PAGE EXCERPT
★ ★ ★ ★ ★ ★ ★
Lite Plan Specific Restrictions:

  • Limited to a single list
  • Basic tracking capabilities

Pro Plan Additional Features:

  • Multiple lists
  • Full tracking capabilities

Analytics

Aweber provides basic reporting functionality on the lite plan. The campaign reports include fundamental metrics:

Core Metrics:

  • Opens
  • Clicks
  • Unsubscribes
  • Domain breakdown

A useful feature is the ability to create segments based on campaign interactions (opens or clicks), which operate separately from the platform’s custom segment limit. These campaign response segments provide a way to target engaged subscribers despite the one-custom-segment restriction on filter-based segments in the lite plan.

Higher tier users get access to more comprehensive analytics including:

  • Full sales tracking analytics
  • Comprehensive webpage tracking
  • Detailed subscriber engagement metrics
  • Advanced segmentation analytics
  • Complete e-commerce analytics

The basic nature of the reporting on the lite plan, while clear and easy to understand, may leave marketers wanting more detailed insights into their campaign performance.
★ ★ ★ ★ ★ ★ ★
DATA BLOCK
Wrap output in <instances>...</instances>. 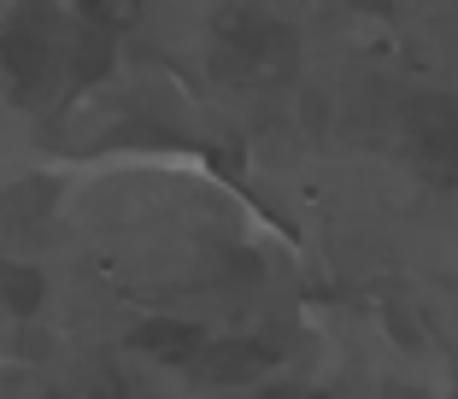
★ ★ ★ ★ ★ ★ ★
WHAT TO DO
**1.** In the Aweber analytics excerpt, which four core metrics do lite-plan campaign reports include?
**2.** Continue the passage on Aweber's plans and analytics, picking up after its final sentence.

TASK RESULTS
**1.** Opens, clicks, unsubscribes, and domain breakdown.

**2.**
Support

Aweber provides customer support across all plans, including:

  • 24/7 live chat support
  • Phone support during business hours
  • Email support
  • Knowledge base access
  • Live webinars
  • Video tutorials

While their support team is knowledgeable, they often have to explain feature limitations to lite plan users. Support quality remains consistent across all features, including assistance with landing pages and push notifications.

Pricing

Aweber’s pricing structure reveals their strategy of restricting core features to higher tiers:

Lite Plan ($15/month for up to 500 subscribers):

  • Limited to 3 landing pages
  • No email sales tracking
  • No webpage tracking
  • Extremely limited automation capabilities
  • Basic analytics only
  • Aweber branding required
  • Split testing available
  • Basic push notification features

Pro Plan (starting at $30/month):

  • Unlimited landing pages
  • Full sales tracking
  • Webpage tracking
  • Advanced automation features
  • Comprehensive analytics
  • No Aweber branding
  • Advanced push notification features

The pricing scales with subscriber count (Lite/Plus per Month):

  • 2,501-5,000 subscribers: $60/$90
  • 5,001-7,500 subscribers: $85/$120
  • 7,500-10,100 subscribers: $100/$135
  • 10,001-15,000 subscribers: $150/$180

Pros

Established Platform

  • Long history in email marketing
  • Reliable infrastructure
  • Stable company

Additional Features

  • Landing page builder (though limited on lite plan)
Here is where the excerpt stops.